• _REQUIRED TASK_:
Please state how many of the lines below contain the word "does", giving only the number.

START RECORDS FOR PROCESSING

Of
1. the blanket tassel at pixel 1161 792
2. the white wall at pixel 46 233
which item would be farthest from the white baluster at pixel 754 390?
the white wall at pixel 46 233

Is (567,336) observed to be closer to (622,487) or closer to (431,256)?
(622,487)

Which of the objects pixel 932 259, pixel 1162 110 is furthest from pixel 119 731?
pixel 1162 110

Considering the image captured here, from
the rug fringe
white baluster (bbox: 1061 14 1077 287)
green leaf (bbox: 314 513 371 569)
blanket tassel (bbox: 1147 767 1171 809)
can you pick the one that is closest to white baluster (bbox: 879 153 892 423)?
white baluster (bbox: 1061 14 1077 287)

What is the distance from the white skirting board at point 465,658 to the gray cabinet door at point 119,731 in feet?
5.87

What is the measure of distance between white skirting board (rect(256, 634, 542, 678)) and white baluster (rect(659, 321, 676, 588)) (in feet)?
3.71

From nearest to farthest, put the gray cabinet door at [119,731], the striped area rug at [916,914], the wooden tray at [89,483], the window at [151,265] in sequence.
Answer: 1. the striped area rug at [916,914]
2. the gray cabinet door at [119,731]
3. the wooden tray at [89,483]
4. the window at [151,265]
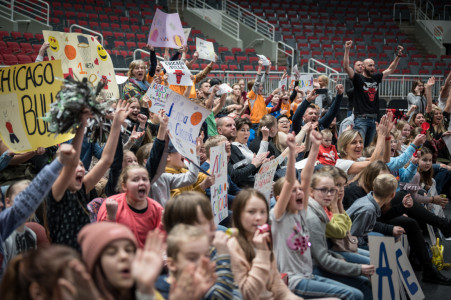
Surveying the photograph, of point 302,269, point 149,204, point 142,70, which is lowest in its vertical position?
point 302,269

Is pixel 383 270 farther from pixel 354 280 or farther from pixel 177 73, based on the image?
pixel 177 73

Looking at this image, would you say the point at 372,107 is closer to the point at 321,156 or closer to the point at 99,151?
the point at 321,156

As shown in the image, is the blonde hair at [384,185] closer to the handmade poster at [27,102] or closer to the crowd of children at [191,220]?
the crowd of children at [191,220]

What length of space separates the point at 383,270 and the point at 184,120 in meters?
1.96

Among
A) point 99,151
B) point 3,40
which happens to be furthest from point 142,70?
point 3,40

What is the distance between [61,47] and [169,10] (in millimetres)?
14039

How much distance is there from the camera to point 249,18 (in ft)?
66.2

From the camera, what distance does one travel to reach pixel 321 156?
6543 millimetres

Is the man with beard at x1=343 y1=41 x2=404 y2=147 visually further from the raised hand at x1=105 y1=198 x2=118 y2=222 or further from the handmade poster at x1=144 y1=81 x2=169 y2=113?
the raised hand at x1=105 y1=198 x2=118 y2=222

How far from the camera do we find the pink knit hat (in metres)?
2.37

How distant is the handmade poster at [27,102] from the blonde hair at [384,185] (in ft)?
8.65

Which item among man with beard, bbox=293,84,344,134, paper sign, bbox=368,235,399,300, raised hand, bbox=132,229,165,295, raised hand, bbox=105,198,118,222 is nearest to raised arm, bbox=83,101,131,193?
raised hand, bbox=105,198,118,222

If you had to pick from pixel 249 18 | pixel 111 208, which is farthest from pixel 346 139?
pixel 249 18

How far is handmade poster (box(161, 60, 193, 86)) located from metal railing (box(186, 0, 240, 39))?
12314 millimetres
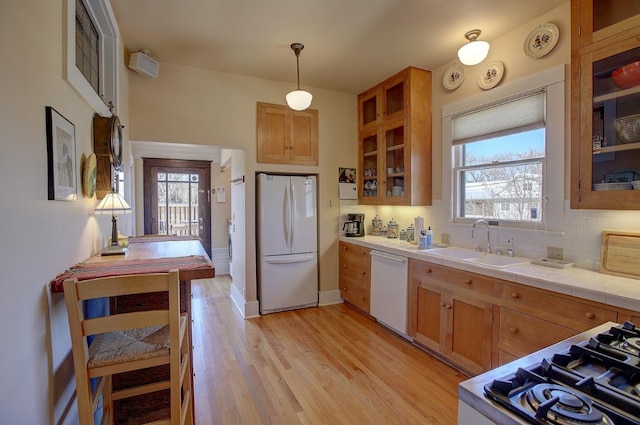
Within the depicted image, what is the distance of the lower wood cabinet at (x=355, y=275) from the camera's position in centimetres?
359

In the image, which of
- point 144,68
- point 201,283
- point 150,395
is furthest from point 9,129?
point 201,283

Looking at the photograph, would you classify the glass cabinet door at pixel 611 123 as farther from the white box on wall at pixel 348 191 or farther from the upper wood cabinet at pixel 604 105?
the white box on wall at pixel 348 191

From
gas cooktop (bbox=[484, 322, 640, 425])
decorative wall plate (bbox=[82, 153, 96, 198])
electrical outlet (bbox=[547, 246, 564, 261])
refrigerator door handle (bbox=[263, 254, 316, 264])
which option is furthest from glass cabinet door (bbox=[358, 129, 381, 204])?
gas cooktop (bbox=[484, 322, 640, 425])

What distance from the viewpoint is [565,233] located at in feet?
7.50

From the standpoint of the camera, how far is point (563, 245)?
230 centimetres

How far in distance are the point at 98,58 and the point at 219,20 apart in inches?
36.8

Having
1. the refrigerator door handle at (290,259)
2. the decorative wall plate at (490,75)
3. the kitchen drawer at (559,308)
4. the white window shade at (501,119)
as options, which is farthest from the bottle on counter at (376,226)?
the kitchen drawer at (559,308)

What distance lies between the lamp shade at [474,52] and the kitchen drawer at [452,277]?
5.54 ft

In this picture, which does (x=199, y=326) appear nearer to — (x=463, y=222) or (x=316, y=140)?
(x=316, y=140)

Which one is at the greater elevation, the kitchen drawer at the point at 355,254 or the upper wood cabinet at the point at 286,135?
the upper wood cabinet at the point at 286,135

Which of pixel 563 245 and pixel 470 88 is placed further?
pixel 470 88

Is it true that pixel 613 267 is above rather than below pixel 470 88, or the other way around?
below

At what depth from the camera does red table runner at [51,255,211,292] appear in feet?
4.49

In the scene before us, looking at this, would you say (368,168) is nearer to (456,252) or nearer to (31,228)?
(456,252)
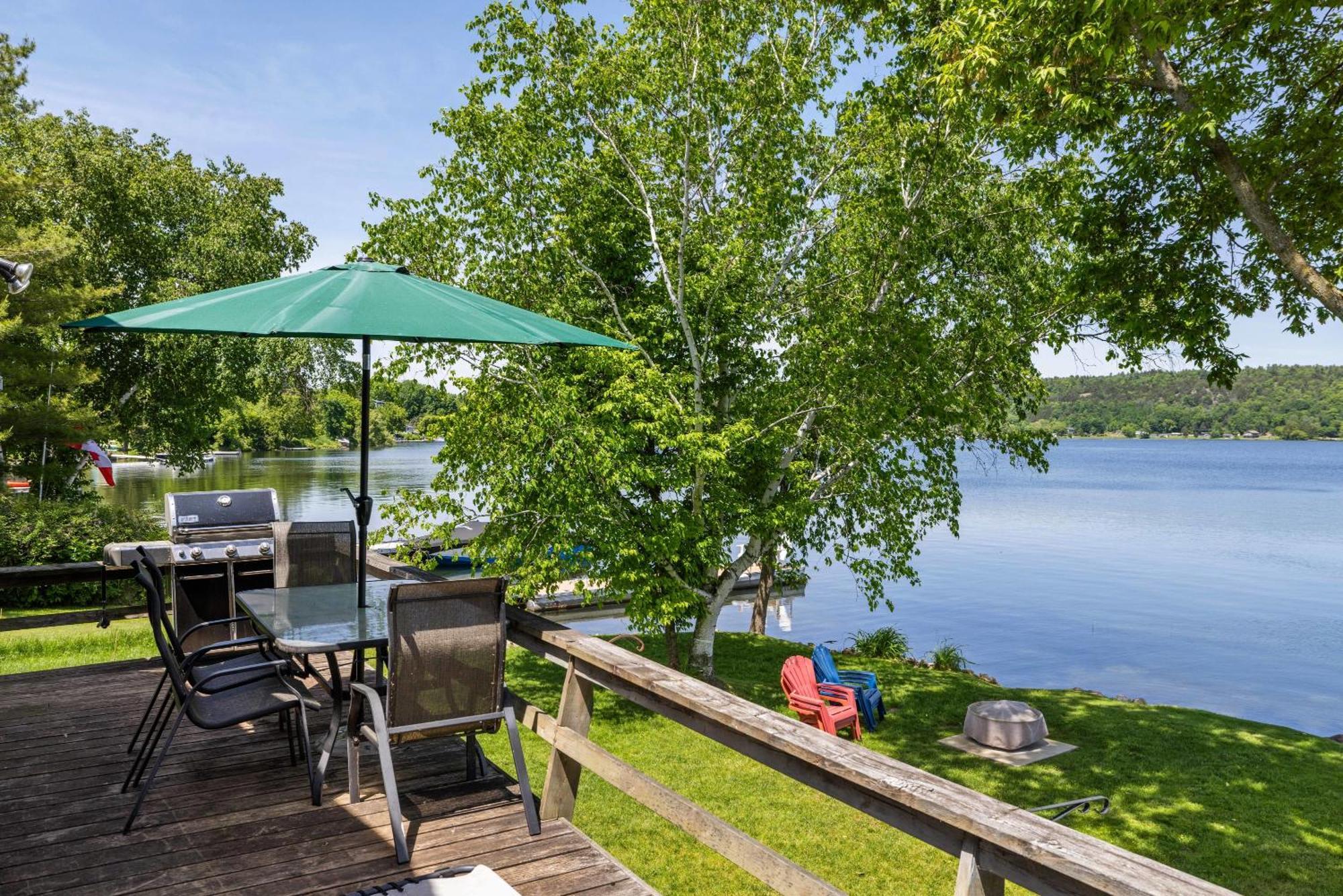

END RECORDS FOR PROCESSING

• _RESULT OF THE EXERCISE_:
3